See this article: http://whatscookingamerica.net/CuttingBoards/AllAbout.htm


----------



## Dusty (Aug 9, 2006)

Thanks for the info and the link.

So, considering maple isnt' available and oak is probably not recommended, that leaves me choosing between beech and birch. Any thoughts which to go with?


----------



## Jeekinz (Jan 29, 2007)

Hard Maple is the most widely used matrial for this purpose. Lumber Liquidators sells maple butcher block material which is better suited for an active kitchen and not just for looks.


----------



## SecretSquirrel (Jun 22, 2007)

Dusty said:


> Thanks for the info and the link.
> 
> So, considering maple isnt' available and oak is probably not recommended, that leaves me choosing between beech and birch. Any thoughts which to go with?

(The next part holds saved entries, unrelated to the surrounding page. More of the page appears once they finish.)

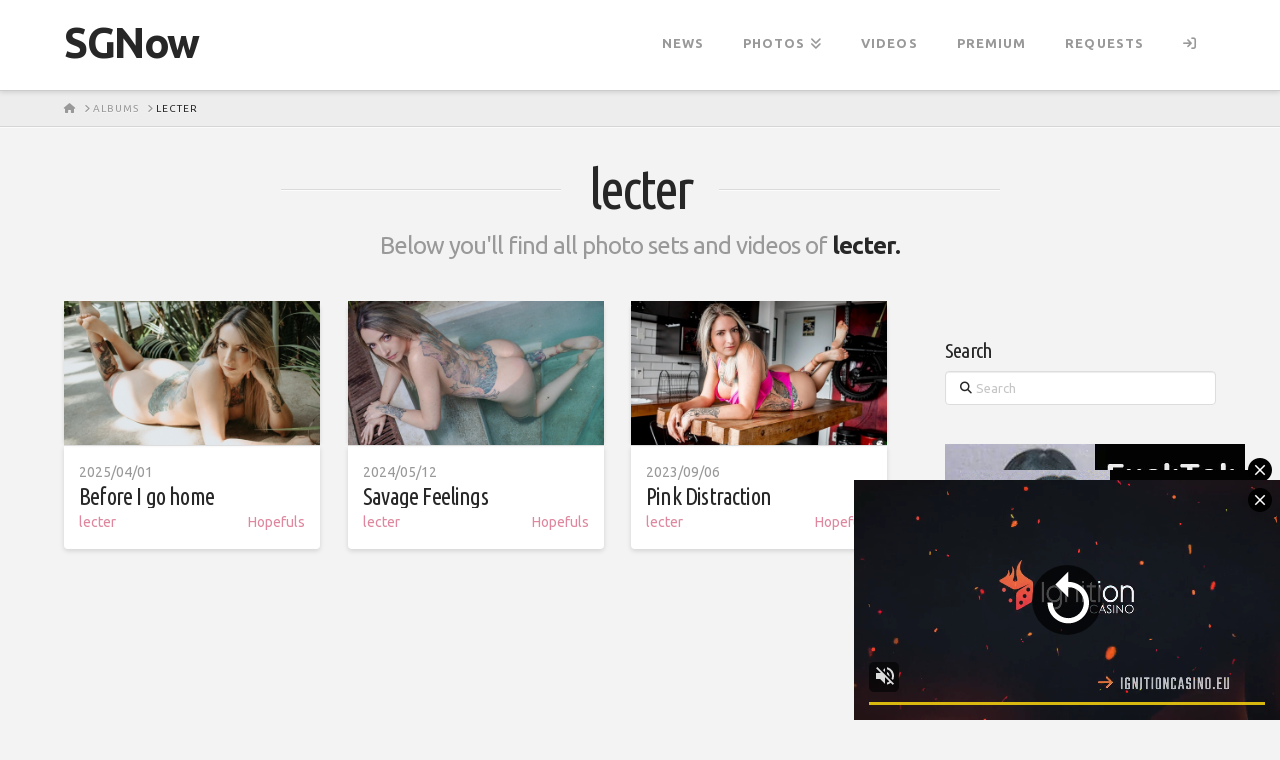

--- FILE ---
content_type: text/xml;charset=UTF-8
request_url: https://syndication.realsrv.com/splash.php?idzone=3611957&cookieconsent=true
body_size: 4021
content:
<?xml version="1.0" encoding="UTF-8"?>
<VAST version="3.0">
  <Ad id="7898540">
    <InLine>
      <AdSystem>ExoClick</AdSystem>
      <AdTitle/>
      <Impression id="exotr"><![CDATA[https://syndication.realsrv.com/vregister.php?a=vimp&tracking_event=impression&idzone=3611957&0c9b108a384904333709b9a8c414ec04=tsVuZ8uHLtt4cdvLnq49fXDr64cNdlTlK8E.fPdx7buPXvu48O2tqayWunDNE_7rgbjYlesYecz4a6oK3F35qq5WJHM6npZrt1c2uBthu1ymuCpynPz16dOXLXA3PYzHBU.5Tnz6eO_bhrgbqgrcz8cuPPx51wN4zSuZ8.3Hj5699cDbTFbj01OGfXh41wNtMSTsQPS59_Hnx16cNcDdrFMDFcE0ufHl05dfHPv41wNzVZ9umuBtmma6pynPhrgbbctgacz4a4G2mKaYHKc.GuBuCqfPnz5a6rGc.Gu1iOxzPhu4cdc9jMcFT7lK9LFbmffhrnsZjgqfcpXasppclawzRPA1tMSTsQPSrtWU0uStYZonga3L2n2JXnF65l57GY4Kn3Kc.Oty9p9iV5xeuZeVyu6amLPjrYbXrwncz58dbs1MjFeeuBuVyu6amLPjramslrpwXmpgeglYjzRP.64G56Zm7Gq12mK3HpqcM.PDXPTA1BK8vJM25Hn41v11z1Z8ddTVLjkq9LlU0dlcE0ueuypyleBvPhrspjXfYqfz7c2XHeTnnlz4c2He3Ty45yb5M9._Dp2Ya58dcEk9LlVUE0q9VbFdlWfDXBJPS5VVBNKvBLaxHA2vS4xVNLny10uOuUuUr1QVuLvzVVysSOZ1PSzXbq5tbDbMczUWfDXA3M665Tnw1wNxsStwSvLzsPOZ8Nbl7jVlcE0q9cEjmfDdw6a4G22K2GnJa3Kc..uBtpimmByleqaylpzPhrlmqapgnrz4a4JWpnpYK5l5Jm3M.GutyqteSZtzPhrpcegmlXecmlYkcXgbz68e3Xpx8a56Zr8F6q2K7Ks9vHXA3OxTXK5Tnw1tQV4LvOTSsSOLwN59OvDzx799crlbDVkFeC89M1.[base64].uthtelyixyqtelyqyOvPjrgblcrumpiXrwncz464G2mJJ2IHpV68J3M.[base64].G7hw4cdbFjVcE0q7sc01OfDdx1sWNVwTSrtOQR58N3PXA3XSw67A0vVNZS05nw1usRxssNRLzzVQVwTS58NbDa9TlNsEry781VedWErcDTFcE0u6lxiOqm3c1NJrajgclrXfglrqXsqYecz462rKq5pF7WI7HF.OetqyquaRe1iOxxflnrasqrmkXtYjscX5566nGppW12YG12ppJIKqoJpc.G7hx1wN14TuL2VOUrwN58NcDbFVTla9eE7mfbWzZTHnrsqcpXaYnnglez467KnKV2mJ54JXl3aXKLHJWsM.PTpw12VOUrtMTzwSvLxuWuR52sUwMVwTS67bLIG8.Pft54.fHfhw7dO3jlx7.O3nvzb6dmunhxvzrrgkcqrYknz49.3nj58d.HDW1NNFA41NLU5LXnxg-&is_vast=0&should_log=0&cb=e2e_6973d46c4917f1.29231828]]></Impression>
      <Error><![CDATA[https://syndication.realsrv.com/vregister.php?a=vview&errorcode=[ERRORCODE]&idzone=3611957&dg=7898540-USA-124258378-0-0-1-0-InLine]]></Error>
      <Creatives>
        <Creative sequence="1" id="124258378">
          <Linear skipoffset="00:00:05">
            <Duration>00:00:00.000</Duration>
            <TrackingEvents>
              <Tracking id="prog_1" event="progress" offset="00:00:10.000"><![CDATA[https://syndication.realsrv.com/vregister.php?a=vview&should_log=0&cb=e2e_6973d46c48eba1.41223251&tracking_event=progress&progress=00:00:10.000&idzone=3611957&0c9b108a384904333709b9a8c414ec04=tsVuZ8uHLtt4cdvLnq49fXDr64cNdlTlK8E.fPdx7buPXvu48O2tqayWunDNE_7rgbjYlesYecz4a6oK3F35qq5WJHM6npZrt1c2uBthu1ymuCpynPz16dOXLXA3PYzHBU.5Tnz6eO_bhrgbqgrcz8cuPPx51wN4zSuZ8.3Hj5699cDbTFbj01OGfXh41wNtMSTsQPS59_Hnx16cNcDdrFMDFcE0ufHl05dfHPv41wNzVZ9umuBtmma6pynPhrgbbctgacz4a4G2mKaYHKc.GuBuCqfPnz5a6rGc.Gu1iOxzPhu4cdc9jMcFT7lK9LFbmffhrnsZjgqfcpXasppclawzRPA1tMSTsQPSrtWU0uStYZonga3L2n2JXnF65l57GY4Kn3Kc.Oty9p9iV5xeuZeVyu6amLPjrYbXrwncz58dbs1MjFeeuBuVyu6amLPjramslrpwXmpgeglYjzRP.64G56Zm7Gq12mK3HpqcM.PDXPTA1BK8vJM25Hn41v11z1Z8ddTVLjkq9LlU0dlcE0ueuypyleBvPhrspjXfYqfz7c2XHeTnnlz4c2He3Ty45yb5M9.[base64].[base64].Gu2nPhrglrcplYjz4a5Zl3bJW6s.GuBulyqeaWqC1xeNjCayvPhrgbksjrgxmlcz4a3JGII14Kp8.GupqmCetdtytiCPPtrqapgnrXtcpqgmlz464G2G7XKa4KnKV2G168J3M.[base64].GuBuulh12BpeqaylpzPhrdYjjZYaiXnmqgrgmlz4a2G16nKbYJXl35qq86sJW4GmK4Jpd1LjEdVNu5qaTW1HA5LWu_BLXUvZUw85nx1tWVVzSL2sR2OL8c9bVlVc0i9rEdji_LPW1ZVXNIvaxHY4vzz11ONTStrsuVVr2sR2OZ8N3Dhw462LGq4JpV3Y5pqc.G7jrYsargmlXacgjz4bueupxqaVtdmBtdqaSSCqqCaXPhu4cdcDdeE7i9lTlK8DefDXA2xVU5WvXhO5n2122WQN58e_bzx8.O_Dhy6cenPrw58e3nvzb6dmunjy5311wSOVVsST58e_bzx8.O_Dhrammigcamlqclrz4w]]></Tracking>
            </TrackingEvents>
            <VideoClicks>
              <ClickThrough><![CDATA[https://syndication.realsrv.com/click.php?d=H4sIAAAAAAAAA2VQy26jMBT9FTZZxvID27DMqErT0ibqBAzTzYgYmtIh4BhDG.SPL6ajdKTRseVzH.dc.fIgDKgPLbSvxqhuQVYLvJ5O1QzVWB3q0mj5B3SVKadk.dEudVlUupQGqFe1IGtZFQty0.ri52abbbbiebN9SH0qSSLGOBPp7tSo5mzazhQRRYnRKtv3WhURE1Cfo3siYoGSMe3Vue5PXTcXuCL7vi4eXY9qdkXkD3cr9fa4HpvYFWaxM3I0v_QsZ_iSirH5ryjg6GjU3ZKyf.7fj2_3QxMk1V349LuX9KN8.hHf_npQWRoTmYgsEZhhxseREZHlaTyiPdlDzOL.hq.WSzvtCXEWojDgENru2LTvwLSWAMQAohwgyCzCPqYB4YElDKGQckth4JTQMn9.LJpgLSHYpfG3D5zhzbFnWu9Y6brz6mndpfac7KuBIkZ9FEzMpzBEnE9m2CJo_9Ydgms3m5nFiE2zkKVfoU32q3_av0FmHYAQTgS4S65W3aUpKpmbqm2ALvO60wOQ7Wn.jdMge505YGx3kWUv1PcxRyGWh_xASE5yGsiXUBaScUzpJwsFXYqAAgAA&cb=e2e_6973d46c489825.54066709]]></ClickThrough>
            </VideoClicks>
            <MediaFiles>
              <MediaFile delivery="progressive" type="video/mp4"><![CDATA[https://u3y8v8u4.aucdn.net/library/954422/d827d4f052fcfb32776e26c12061f9483b5ed6cf.mp4]]></MediaFile>
            </MediaFiles>
            <Icons>
              <Icon>
                <IconClicks>
                  <IconClickThrough>invizibletrck.site</IconClickThrough>
                </IconClicks>
              </Icon>
            </Icons>
          </Linear>
        </Creative>
      </Creatives>
      <Extensions>
        <Extension>
          <TitleCTA>
            <MobileText>View More</MobileText>
            <PCText>View More</PCText>
            <DisplayUrl><![CDATA[ignitioncasino.eu]]></DisplayUrl>
            <Tracking><![CDATA[https://syndication.realsrv.com/click.php?d=H4sIAAAAAAAAA2VQy26jMBT9FTZZxvID27DMqErT0ibqBAzTzYgYmtIh4BhDG.SPL6ajdKTRseVzH.dc.fIgDKgPLbSvxqhuQVYLvJ5O1QzVWB3q0mj5B3SVKadk.dEudVlUupQGqFe1IGtZFQty0.ri52abbbbiebN9SH0qSSLGOBPp7tSo5mzazhQRRYnRKtv3WhURE1Cfo3siYoGSMe3Vue5PXTcXuCL7vi4eXY9qdkXkD3cr9fa4HpvYFWaxM3I0v_QsZ_iSirH5ryjg6GjU3ZKyf.7fj2_3QxMk1V349LuX9KN8.hHf_npQWRoTmYgsEZhhxseREZHlaTyiPdlDzOL.hq.WSzvtCXEWojDgENru2LTvwLSWAMQAohwgyCzCPqYB4YElDKGQckth4JTQMn9.LJpgLSHYpfG3D5zhzbFnWu9Y6brz6mndpfac7KuBIkZ9FEzMpzBEnE9m2CJo_9Ydgms3m5nFiE2zkKVfoU32q3_av0FmHYAQTgS4S65W3aUpKpmbqm2ALvO60wOQ7Wn.jdMge505YGx3kWUv1PcxRyGWh_xASE5yGsiXUBaScUzpJwsFXYqAAgAA&cb=e2e_6973d46c489825.54066709]]></Tracking>
          </TitleCTA>
        </Extension>
      </Extensions>
    </InLine>
  </Ad>
</VAST>
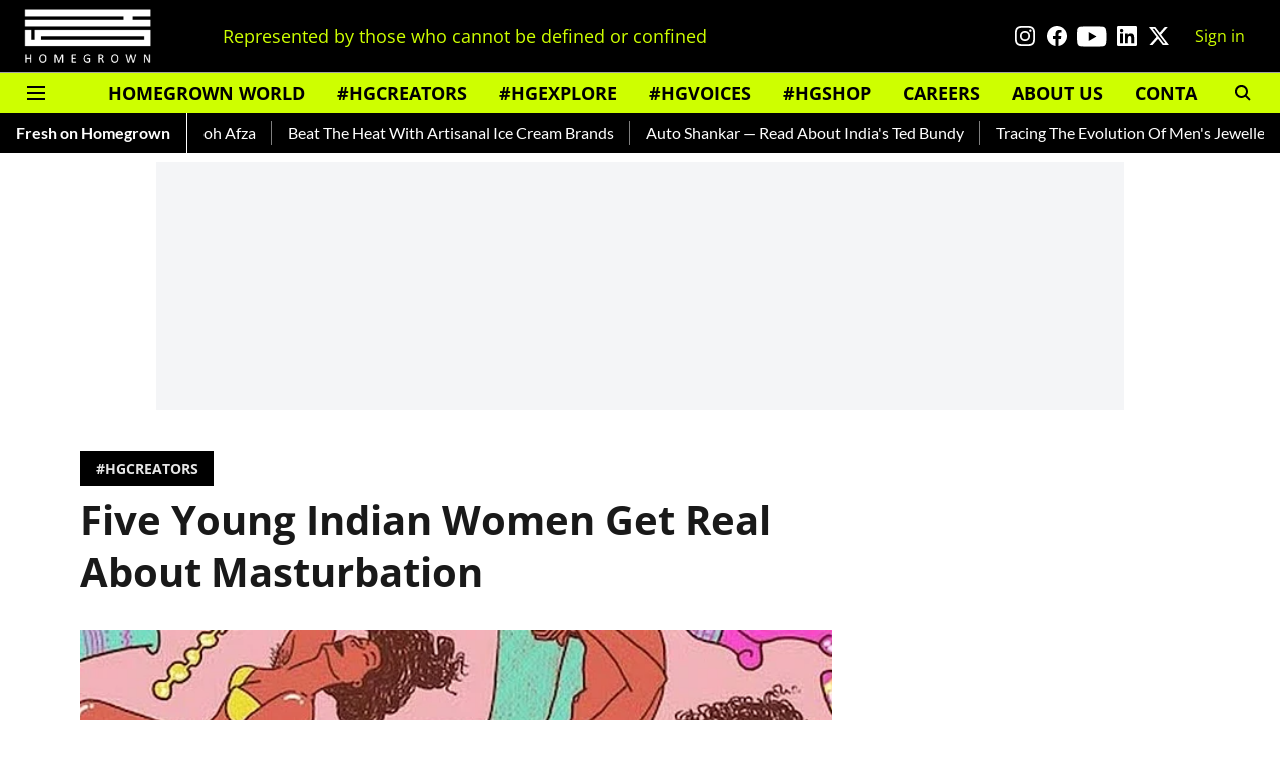

--- FILE ---
content_type: text/html; charset=utf-8
request_url: https://www.google.com/recaptcha/api2/aframe
body_size: 266
content:
<!DOCTYPE HTML><html><head><meta http-equiv="content-type" content="text/html; charset=UTF-8"></head><body><script nonce="aiFirgMl5vZWUg7H-JgbWA">/** Anti-fraud and anti-abuse applications only. See google.com/recaptcha */ try{var clients={'sodar':'https://pagead2.googlesyndication.com/pagead/sodar?'};window.addEventListener("message",function(a){try{if(a.source===window.parent){var b=JSON.parse(a.data);var c=clients[b['id']];if(c){var d=document.createElement('img');d.src=c+b['params']+'&rc='+(localStorage.getItem("rc::a")?sessionStorage.getItem("rc::b"):"");window.document.body.appendChild(d);sessionStorage.setItem("rc::e",parseInt(sessionStorage.getItem("rc::e")||0)+1);localStorage.setItem("rc::h",'1768973971864');}}}catch(b){}});window.parent.postMessage("_grecaptcha_ready", "*");}catch(b){}</script></body></html>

I know the next two most popular choices are walnut and cherry. The general rule is any hard tight grained wood. Oak is an open grained wood but if you look around long enough you'll see where some use it anyway despite the tannin issue. Birch, teak, bamboo and ash are all tight grained woods so the birch is probably your boy.


----------



## skymaster (Jun 6, 2007)

if my choice is between birch and beech then Beech wins everytime, harder,tighter grain, almost equal to Maple


----------



## SecretSquirrel (Jun 22, 2007)

skymaster said:


> if my choice is between birch and beech then Beech wins everytime, harder,tighter grain, almost equal to Maple


Aha! This I didn't know. I defer to the skymaster.


----------



## Dusty (Aug 9, 2006)

Thanks folks. Beech it is then. It's kind of tough not having a lot of choices but I've been trying for a year now to get my kitchen counter done (as well as my bathroom tiled). There is a serious shortage of trades (labour in general) here as the market is very hot so small jobs like mine aren't getting done. When I saw Ikea could offer install sometime before Christmas and a guarantee I decided to try their counters. Fingers crossed.


----------



## tedn332 (Nov 2, 2005)

*beach/birch*

Couldn't pass this up. Out in the forest there was a beech tree and a birch tree real close together. A sappling sprouted between them. Couldn't determine if it was a son of a birch or a son of a beech. Sorry:laughing:


----------